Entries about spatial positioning
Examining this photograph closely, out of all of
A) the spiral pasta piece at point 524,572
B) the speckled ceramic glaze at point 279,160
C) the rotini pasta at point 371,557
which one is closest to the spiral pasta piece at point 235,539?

* **Exercise instructions**
Return every line of the listing above, copied word for word.

* **Solved exercise**
Examining this photograph closely, out of all of
A) the spiral pasta piece at point 524,572
B) the speckled ceramic glaze at point 279,160
C) the rotini pasta at point 371,557
which one is closest to the spiral pasta piece at point 235,539?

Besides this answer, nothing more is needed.